## begin Material provided
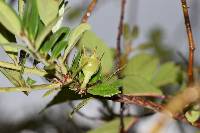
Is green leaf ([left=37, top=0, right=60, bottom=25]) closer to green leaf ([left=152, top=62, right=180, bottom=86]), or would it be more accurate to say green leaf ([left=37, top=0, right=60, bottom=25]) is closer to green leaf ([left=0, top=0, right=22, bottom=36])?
green leaf ([left=0, top=0, right=22, bottom=36])

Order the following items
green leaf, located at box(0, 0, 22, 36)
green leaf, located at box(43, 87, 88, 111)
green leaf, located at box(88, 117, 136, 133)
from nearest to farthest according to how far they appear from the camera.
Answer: green leaf, located at box(0, 0, 22, 36) → green leaf, located at box(43, 87, 88, 111) → green leaf, located at box(88, 117, 136, 133)

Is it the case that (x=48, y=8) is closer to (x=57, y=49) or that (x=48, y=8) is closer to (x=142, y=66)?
(x=57, y=49)

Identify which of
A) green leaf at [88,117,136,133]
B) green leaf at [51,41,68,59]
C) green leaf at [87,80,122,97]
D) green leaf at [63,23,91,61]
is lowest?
green leaf at [88,117,136,133]

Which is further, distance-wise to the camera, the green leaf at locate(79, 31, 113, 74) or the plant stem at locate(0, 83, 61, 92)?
the green leaf at locate(79, 31, 113, 74)

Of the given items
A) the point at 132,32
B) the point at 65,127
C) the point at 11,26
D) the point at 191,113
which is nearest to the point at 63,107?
the point at 65,127

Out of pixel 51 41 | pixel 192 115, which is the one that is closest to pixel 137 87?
pixel 192 115

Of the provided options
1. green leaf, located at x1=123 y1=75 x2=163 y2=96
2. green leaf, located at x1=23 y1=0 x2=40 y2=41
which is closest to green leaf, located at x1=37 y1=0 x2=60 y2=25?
green leaf, located at x1=23 y1=0 x2=40 y2=41

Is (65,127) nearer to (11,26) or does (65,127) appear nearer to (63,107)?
(63,107)
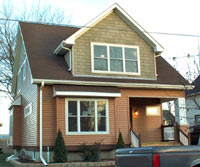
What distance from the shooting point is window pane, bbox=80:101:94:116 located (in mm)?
15727

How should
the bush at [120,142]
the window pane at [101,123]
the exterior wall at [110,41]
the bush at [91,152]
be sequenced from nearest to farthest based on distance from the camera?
1. the bush at [91,152]
2. the bush at [120,142]
3. the window pane at [101,123]
4. the exterior wall at [110,41]

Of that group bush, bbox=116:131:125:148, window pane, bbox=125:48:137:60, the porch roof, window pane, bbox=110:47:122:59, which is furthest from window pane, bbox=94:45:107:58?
bush, bbox=116:131:125:148

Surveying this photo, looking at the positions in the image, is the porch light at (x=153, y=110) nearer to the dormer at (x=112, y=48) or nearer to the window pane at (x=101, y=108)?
the dormer at (x=112, y=48)

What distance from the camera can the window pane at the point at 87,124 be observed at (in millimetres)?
15602

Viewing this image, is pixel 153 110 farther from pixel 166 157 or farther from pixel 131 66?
pixel 166 157

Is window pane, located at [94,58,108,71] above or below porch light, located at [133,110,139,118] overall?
above

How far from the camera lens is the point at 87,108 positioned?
1583 cm

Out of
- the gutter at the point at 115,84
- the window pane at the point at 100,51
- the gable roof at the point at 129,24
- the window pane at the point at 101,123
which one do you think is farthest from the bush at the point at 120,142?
the gable roof at the point at 129,24

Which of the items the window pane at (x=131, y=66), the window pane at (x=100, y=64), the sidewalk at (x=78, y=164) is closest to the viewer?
the sidewalk at (x=78, y=164)

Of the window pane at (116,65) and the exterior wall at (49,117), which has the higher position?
the window pane at (116,65)

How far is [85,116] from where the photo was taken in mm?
15727

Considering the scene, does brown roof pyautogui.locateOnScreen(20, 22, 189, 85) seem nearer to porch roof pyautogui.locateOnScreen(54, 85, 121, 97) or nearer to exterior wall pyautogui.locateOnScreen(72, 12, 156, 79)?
porch roof pyautogui.locateOnScreen(54, 85, 121, 97)

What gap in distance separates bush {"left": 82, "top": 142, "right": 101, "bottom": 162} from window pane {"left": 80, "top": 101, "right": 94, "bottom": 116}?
158 centimetres

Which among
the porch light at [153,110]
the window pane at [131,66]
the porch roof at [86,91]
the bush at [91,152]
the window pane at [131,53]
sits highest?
the window pane at [131,53]
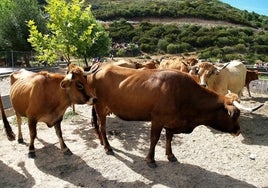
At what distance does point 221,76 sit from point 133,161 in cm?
535

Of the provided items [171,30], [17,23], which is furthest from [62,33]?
[171,30]

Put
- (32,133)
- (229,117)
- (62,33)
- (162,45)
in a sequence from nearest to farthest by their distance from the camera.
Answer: (229,117) < (32,133) < (62,33) < (162,45)

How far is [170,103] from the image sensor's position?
306 inches

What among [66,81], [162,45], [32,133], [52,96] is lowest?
[162,45]

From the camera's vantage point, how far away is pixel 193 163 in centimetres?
852

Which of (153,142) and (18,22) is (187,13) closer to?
(18,22)

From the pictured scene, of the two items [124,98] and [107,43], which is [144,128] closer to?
[124,98]

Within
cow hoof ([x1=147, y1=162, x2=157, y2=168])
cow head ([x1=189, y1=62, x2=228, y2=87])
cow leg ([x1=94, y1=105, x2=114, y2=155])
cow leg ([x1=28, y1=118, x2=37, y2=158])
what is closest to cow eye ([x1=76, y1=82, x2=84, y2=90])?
cow leg ([x1=94, y1=105, x2=114, y2=155])

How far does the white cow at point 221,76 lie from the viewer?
38.3 feet

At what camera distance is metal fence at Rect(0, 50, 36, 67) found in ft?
112

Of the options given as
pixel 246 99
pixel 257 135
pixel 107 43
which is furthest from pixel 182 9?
pixel 257 135

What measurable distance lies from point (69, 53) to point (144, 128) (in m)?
4.28

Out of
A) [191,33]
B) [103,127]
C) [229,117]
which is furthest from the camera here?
[191,33]

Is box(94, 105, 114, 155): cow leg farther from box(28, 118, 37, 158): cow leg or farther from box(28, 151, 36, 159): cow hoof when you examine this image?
## end Material provided
Exercise instructions: Quote only the lines from the line containing "How far does" through the end of the listing, please, keeping both the first and the last line.

Exercise output:
How far does the white cow at point 221,76 lie from the viewer?
38.3 feet

At what camera distance is metal fence at Rect(0, 50, 36, 67) found in ft?
112

Of the options given as
pixel 246 99
pixel 257 135
pixel 107 43
which is furthest from pixel 182 9?
pixel 257 135

What measurable distance lies from point (69, 53) to point (144, 128) (in m)?
4.28

Out of
A) [191,33]
B) [103,127]
C) [229,117]
which is furthest from the camera here?
[191,33]

Is box(94, 105, 114, 155): cow leg farther from box(28, 118, 37, 158): cow leg or farther from box(28, 151, 36, 159): cow hoof when you examine this image?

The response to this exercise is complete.